Written task 1 ▸ Rewrite the entries between the lines holding "How far away is memorial" and "Answer: point (424, 280), point", inclusive, as a numbered list, leaving out blank lines.
^^^^^^^^^^^^^^^^
(Revised from the transcript)
STEWART J:
1 By originating process that comes before me on an urgent basis, as duty judge, the plaintiffs seek interlocutory orders for leave to join 28 parties to these proceedings, as defendants, pursuant to rr 1.32 and 9.05 of the Federal Court Rules 2011 (Cth). Alternatively, the plaintiffs seek that the requirements of r 9.02 of the Rules be waived pursuant to r 1.34 of those Rules.
2 Since the originating application already cites the defendants in respect of whom leave is sought, they are, in effect, already defendants to the proceeding. Recognising that, Mr Rose, who appears before me for the plaintiffs, seeks that leave to join the defendants be granted nunc pro tunc.
3 Messrs Jahani and McInerney bring these proceedings in their capacities as liquidators of each of the following companies: Delta Coal Mining Pty Ltd, Delta Mining Pty Ltd, Delta SBD Ltd and SBD Services Pty Ltd, which I will refer to as the companies. The substantive proceeding to which the proposed defendants are sought to be joined is a proceeding brought pursuant to s 588FF of the Corporations Act 2001 (Cth) for the recovery of unfair preferences.
4 The relevant statutory limitation period to bring those claims expires on 30 May 2020, being three years from the date on which Messrs Jahani and McInerney were appointed as administrators of the company: see s 588FF(3)(a)(i) of the Act. Since 30 May is only days away, the application must be dealt with urgently. Mr Jahani, in his affidavit, has explained why this application was not brought at an earlier time, particularly with reference to what has been done in the intervening period of time. I am satisfied with the adequacy of that explanation and that the matter is properly dealt with today.
5 The plaintiffs rely on two affidavits of Mr Jahani, each affirmed on 25 May 2020. Messrs Jahani and McInerney were appointed as administrators of the companies on 31 May 2017 (the relation-back day). On 18 August 2017, each of the companies was wound up in a creditors' voluntary winding up with Messrs Jahani and McInerney appointed as the liquidators. Mr Jahani explains the following relationships, as at the date of his and Mr McInerney's appointment:
(1) Delta SBD wholly owned Delta Mining and SBD Services;
(2) Delta Mining wholly owned Delta Coal Mining;
(3) Delta Coal Mining was part of the Delta SBD Group;
(4) Delta Mining was part of the Delta SBD Group;
(5) The Delta SBD Group was in the business of providing labour and equipment hire services;
(6) The Delta SBD Group was consolidated for financial reporting purposes; and
(7) Movements of cash across the Delta SBD Group from time to time were recorded as intercompany loans.
^^^^^^^^^^^^^^^^
Written task 2 ▸ Reproduce the judgment between "(Revised from the" and "of those Rules.", inclusive, updating "duty judge" to "vacation judge".

Material ▸
^^^^^^^^^^^^^^^^
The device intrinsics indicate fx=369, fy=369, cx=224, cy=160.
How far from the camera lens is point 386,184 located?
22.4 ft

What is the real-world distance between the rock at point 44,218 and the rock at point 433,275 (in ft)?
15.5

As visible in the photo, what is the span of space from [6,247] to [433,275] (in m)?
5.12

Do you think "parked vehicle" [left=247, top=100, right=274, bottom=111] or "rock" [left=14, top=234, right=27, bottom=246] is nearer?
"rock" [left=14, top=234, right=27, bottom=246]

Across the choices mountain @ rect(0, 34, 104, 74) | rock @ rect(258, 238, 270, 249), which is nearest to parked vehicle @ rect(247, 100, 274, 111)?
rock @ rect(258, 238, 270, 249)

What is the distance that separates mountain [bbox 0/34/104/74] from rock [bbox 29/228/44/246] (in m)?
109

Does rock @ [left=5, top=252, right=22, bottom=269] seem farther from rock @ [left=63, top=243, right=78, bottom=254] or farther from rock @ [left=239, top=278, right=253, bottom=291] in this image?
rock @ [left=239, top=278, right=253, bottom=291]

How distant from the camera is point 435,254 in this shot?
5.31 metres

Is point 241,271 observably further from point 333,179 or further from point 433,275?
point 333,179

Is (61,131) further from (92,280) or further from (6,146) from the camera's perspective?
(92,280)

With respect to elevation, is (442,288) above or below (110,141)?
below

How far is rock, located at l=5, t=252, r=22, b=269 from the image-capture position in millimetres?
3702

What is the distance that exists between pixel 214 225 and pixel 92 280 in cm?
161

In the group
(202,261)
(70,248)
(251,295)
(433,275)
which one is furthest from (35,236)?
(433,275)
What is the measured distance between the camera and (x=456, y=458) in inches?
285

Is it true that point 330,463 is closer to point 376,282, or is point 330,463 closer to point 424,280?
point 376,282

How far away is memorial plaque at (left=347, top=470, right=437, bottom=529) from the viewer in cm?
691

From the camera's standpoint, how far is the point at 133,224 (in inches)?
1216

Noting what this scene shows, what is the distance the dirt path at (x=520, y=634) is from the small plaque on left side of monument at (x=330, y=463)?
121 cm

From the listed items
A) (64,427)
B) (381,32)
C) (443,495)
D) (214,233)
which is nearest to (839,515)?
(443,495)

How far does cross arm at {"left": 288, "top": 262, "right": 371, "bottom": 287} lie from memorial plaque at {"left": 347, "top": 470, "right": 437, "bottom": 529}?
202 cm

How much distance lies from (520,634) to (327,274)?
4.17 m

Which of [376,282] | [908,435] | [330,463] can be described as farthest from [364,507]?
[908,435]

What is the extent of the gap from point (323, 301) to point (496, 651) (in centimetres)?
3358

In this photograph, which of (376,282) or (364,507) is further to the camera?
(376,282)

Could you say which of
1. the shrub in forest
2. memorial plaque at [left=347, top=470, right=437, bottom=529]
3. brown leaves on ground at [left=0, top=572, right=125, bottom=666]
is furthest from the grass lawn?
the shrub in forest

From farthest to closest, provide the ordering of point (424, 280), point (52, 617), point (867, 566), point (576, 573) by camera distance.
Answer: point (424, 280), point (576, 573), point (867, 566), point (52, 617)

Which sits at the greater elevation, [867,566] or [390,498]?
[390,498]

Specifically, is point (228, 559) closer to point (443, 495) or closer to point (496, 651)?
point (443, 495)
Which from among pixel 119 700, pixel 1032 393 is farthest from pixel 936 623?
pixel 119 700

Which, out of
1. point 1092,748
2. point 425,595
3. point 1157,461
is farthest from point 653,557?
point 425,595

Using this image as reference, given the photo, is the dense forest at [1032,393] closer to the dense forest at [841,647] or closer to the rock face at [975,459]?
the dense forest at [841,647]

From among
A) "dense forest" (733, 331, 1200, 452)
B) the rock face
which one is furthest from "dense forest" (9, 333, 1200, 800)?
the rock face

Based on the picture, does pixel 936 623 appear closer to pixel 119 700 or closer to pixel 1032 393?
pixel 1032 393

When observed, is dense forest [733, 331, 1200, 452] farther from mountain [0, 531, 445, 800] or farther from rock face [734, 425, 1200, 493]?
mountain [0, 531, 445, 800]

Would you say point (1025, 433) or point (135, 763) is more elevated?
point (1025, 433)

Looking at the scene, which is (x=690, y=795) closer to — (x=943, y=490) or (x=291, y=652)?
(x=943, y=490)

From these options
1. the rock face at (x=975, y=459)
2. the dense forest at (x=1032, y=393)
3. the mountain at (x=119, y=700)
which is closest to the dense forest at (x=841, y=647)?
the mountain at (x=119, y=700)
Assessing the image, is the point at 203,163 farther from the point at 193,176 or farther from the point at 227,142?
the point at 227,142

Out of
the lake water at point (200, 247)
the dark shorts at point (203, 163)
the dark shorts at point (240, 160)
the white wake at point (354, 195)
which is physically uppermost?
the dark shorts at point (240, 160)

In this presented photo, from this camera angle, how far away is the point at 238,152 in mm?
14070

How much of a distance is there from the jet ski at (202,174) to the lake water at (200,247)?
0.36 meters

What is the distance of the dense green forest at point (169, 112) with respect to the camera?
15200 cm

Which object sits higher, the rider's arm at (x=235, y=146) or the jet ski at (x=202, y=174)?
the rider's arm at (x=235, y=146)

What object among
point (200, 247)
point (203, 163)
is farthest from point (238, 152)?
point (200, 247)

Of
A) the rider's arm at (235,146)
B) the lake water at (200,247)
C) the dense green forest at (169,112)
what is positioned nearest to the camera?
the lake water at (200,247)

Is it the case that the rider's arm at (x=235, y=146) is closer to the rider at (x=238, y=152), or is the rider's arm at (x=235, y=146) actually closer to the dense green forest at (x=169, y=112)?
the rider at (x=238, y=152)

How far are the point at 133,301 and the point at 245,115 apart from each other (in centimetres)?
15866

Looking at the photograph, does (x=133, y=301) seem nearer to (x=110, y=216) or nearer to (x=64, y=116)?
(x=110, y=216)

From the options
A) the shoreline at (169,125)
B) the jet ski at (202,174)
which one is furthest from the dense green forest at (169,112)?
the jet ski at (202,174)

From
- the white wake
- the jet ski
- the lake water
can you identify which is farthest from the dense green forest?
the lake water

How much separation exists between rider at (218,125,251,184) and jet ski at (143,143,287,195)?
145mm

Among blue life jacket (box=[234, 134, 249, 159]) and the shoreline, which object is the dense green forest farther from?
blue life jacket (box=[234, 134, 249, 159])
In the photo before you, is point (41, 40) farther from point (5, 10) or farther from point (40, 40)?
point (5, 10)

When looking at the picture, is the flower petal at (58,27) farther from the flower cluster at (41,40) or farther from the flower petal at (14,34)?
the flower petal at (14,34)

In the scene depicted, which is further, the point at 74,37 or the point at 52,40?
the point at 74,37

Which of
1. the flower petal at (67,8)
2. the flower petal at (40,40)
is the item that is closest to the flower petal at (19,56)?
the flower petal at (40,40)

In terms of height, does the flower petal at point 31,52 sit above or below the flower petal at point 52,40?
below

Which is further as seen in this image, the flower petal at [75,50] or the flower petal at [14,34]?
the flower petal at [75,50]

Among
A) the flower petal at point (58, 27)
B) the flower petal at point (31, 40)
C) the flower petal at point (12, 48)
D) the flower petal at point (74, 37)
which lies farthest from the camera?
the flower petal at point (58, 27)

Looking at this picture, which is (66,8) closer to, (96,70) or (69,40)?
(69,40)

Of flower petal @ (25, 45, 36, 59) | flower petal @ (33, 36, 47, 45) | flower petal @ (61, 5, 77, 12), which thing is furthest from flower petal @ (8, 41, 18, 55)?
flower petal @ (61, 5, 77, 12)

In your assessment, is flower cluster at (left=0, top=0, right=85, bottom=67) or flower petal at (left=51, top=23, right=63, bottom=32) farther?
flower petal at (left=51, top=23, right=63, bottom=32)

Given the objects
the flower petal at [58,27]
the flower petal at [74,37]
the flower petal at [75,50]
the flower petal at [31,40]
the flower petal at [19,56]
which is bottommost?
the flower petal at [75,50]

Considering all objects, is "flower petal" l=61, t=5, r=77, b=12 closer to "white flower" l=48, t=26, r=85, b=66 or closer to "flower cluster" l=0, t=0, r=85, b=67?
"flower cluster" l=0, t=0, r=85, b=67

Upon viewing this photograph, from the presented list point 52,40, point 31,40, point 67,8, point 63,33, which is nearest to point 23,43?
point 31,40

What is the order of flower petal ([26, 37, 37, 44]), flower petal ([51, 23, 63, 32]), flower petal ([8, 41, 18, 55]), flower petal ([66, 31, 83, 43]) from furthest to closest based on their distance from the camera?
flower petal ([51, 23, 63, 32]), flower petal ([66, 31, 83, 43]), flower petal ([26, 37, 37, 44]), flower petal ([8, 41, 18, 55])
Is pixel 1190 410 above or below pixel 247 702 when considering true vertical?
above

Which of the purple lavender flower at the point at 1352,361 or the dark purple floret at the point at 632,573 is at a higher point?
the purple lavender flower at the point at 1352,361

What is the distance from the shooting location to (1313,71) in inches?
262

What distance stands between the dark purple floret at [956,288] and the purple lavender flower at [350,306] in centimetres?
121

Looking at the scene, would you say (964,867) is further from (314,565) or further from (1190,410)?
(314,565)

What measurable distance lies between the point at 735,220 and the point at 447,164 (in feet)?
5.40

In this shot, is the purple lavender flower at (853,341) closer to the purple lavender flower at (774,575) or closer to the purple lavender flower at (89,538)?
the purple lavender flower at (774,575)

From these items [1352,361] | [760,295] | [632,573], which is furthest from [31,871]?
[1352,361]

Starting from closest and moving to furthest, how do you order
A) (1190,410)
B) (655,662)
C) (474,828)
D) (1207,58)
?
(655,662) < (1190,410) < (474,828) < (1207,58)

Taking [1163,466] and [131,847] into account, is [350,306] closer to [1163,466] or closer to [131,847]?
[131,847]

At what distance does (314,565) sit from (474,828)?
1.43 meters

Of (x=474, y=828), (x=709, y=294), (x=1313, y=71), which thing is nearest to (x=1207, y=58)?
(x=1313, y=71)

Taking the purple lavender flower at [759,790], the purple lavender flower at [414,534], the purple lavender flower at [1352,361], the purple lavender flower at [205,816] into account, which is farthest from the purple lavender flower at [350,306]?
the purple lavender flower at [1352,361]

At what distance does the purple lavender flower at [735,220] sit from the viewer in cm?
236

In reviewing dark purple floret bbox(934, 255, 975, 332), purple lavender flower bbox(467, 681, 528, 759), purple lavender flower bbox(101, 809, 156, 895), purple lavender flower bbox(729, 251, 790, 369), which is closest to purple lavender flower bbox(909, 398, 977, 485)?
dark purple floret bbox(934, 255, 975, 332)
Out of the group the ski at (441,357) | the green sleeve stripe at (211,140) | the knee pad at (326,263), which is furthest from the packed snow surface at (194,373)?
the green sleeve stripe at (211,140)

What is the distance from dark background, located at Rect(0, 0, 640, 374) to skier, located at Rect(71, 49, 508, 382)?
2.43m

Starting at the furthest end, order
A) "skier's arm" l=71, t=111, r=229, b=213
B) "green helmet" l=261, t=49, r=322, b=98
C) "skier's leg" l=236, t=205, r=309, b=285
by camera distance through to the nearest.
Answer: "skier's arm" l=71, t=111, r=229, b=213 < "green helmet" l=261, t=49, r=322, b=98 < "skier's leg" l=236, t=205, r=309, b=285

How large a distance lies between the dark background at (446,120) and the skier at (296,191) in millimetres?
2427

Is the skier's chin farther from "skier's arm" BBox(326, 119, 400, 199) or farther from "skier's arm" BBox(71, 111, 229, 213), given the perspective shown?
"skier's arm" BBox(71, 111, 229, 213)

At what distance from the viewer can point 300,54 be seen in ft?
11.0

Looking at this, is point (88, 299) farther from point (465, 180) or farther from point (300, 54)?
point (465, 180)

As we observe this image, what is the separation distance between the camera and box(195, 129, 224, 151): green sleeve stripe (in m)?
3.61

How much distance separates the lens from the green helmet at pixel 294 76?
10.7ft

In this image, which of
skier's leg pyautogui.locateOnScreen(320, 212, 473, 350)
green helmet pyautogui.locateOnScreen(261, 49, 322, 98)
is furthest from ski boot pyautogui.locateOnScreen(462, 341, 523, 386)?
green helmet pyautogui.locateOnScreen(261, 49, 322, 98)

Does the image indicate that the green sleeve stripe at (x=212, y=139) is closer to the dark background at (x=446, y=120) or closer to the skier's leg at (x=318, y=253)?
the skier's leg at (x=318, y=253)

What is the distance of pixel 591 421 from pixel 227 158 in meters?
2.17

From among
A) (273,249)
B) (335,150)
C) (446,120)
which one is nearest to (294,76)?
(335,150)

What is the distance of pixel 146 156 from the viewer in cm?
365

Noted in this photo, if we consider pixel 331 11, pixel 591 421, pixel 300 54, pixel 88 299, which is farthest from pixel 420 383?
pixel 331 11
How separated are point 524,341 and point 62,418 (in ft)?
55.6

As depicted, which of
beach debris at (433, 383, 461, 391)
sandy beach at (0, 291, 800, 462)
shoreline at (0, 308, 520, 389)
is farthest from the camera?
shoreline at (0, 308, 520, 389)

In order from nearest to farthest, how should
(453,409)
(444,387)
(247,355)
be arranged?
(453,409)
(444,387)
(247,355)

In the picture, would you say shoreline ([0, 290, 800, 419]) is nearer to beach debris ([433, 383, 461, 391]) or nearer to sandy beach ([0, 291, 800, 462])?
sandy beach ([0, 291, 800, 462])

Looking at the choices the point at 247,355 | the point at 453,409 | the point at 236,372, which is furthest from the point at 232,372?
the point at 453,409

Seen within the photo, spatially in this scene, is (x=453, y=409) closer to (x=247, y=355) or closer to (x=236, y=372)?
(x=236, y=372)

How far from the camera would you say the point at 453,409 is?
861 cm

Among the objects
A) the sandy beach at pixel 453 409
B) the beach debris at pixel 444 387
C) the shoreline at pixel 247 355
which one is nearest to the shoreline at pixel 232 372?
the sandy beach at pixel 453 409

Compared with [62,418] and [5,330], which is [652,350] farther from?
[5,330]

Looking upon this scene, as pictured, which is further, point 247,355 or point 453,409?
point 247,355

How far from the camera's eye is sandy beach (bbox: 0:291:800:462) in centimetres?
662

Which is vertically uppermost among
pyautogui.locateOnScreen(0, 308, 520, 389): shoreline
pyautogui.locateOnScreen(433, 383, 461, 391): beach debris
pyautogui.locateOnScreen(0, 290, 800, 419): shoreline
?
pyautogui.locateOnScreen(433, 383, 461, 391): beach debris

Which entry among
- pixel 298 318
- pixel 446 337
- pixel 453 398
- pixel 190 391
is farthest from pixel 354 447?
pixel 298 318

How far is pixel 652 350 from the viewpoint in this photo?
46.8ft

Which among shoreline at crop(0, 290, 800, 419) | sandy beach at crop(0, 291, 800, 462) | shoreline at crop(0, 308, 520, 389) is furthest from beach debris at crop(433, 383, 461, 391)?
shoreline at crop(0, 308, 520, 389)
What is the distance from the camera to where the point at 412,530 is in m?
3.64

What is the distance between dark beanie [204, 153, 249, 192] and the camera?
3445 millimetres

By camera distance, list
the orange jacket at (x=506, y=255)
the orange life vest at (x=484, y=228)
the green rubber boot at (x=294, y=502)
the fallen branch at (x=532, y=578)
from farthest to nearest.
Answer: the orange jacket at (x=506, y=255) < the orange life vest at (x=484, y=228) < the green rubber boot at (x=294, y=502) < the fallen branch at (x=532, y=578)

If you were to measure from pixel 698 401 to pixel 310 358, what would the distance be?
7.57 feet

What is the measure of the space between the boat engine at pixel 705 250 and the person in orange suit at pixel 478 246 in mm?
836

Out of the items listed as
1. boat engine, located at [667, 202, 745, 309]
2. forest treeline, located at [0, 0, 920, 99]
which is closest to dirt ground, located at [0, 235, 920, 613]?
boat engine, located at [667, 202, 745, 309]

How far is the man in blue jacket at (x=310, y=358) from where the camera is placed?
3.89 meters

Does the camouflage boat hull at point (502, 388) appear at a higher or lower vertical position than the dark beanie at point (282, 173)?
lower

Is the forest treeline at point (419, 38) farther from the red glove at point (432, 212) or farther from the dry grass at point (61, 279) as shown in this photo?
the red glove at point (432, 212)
^^^^^^^^^^^^^^^^
Result 1 ▸
1. How far away is memorial plaque at (left=347, top=470, right=437, bottom=529) from the viewer in cm?
2. 691
3. From the camera's standpoint, how far is the point at 133,224 (in inches)?
4. 1216
5. Noting what this scene shows, what is the distance the dirt path at (x=520, y=634) is from the small plaque on left side of monument at (x=330, y=463)?
6. 121 cm
7. From the listed items
8. A) (64,427)
9. B) (381,32)
10. C) (443,495)
11. D) (214,233)
12. which is nearest to (839,515)?
13. (443,495)
14. How far does cross arm at {"left": 288, "top": 262, "right": 371, "bottom": 287} lie from memorial plaque at {"left": 347, "top": 470, "right": 437, "bottom": 529}?
15. 202 cm
16. How much distance lies from (520,634) to (327,274)?
17. 4.17 m
18. Which of [376,282] | [908,435] | [330,463] can be described as farthest from [364,507]?
19. [908,435]
20. What is the extent of the gap from point (323, 301) to point (496, 651) (in centimetres)?
21. 3358
22. In this photograph, which of (376,282) or (364,507) is further to the camera?
23. (376,282)
24. Could you say which of
25. 1. the shrub in forest
26. 2. memorial plaque at [left=347, top=470, right=437, bottom=529]
27. 3. brown leaves on ground at [left=0, top=572, right=125, bottom=666]
28. is furthest from the grass lawn?
29. the shrub in forest
30. From farthest to closest, provide the ordering of point (424, 280), point (52, 617), point (867, 566), point (576, 573) by camera distance.
31. Answer: point (424, 280), point (576, 573), point (867, 566), point (52, 617)

Result 2 ▸
(Revised from the transcript)
STEWART J:
1 By originating process that comes before me on an urgent basis, as vacation judge, the plaintiffs seek interlocutory orders for leave to join 28 parties to these proceedings, as defendants, pursuant to rr 1.32 and 9.05 of the Federal Court Rules 2011 (Cth). Alternatively, the plaintiffs seek that the requirements of r 9.02 of the Rules be waived pursuant to r 1.34 of those Rules.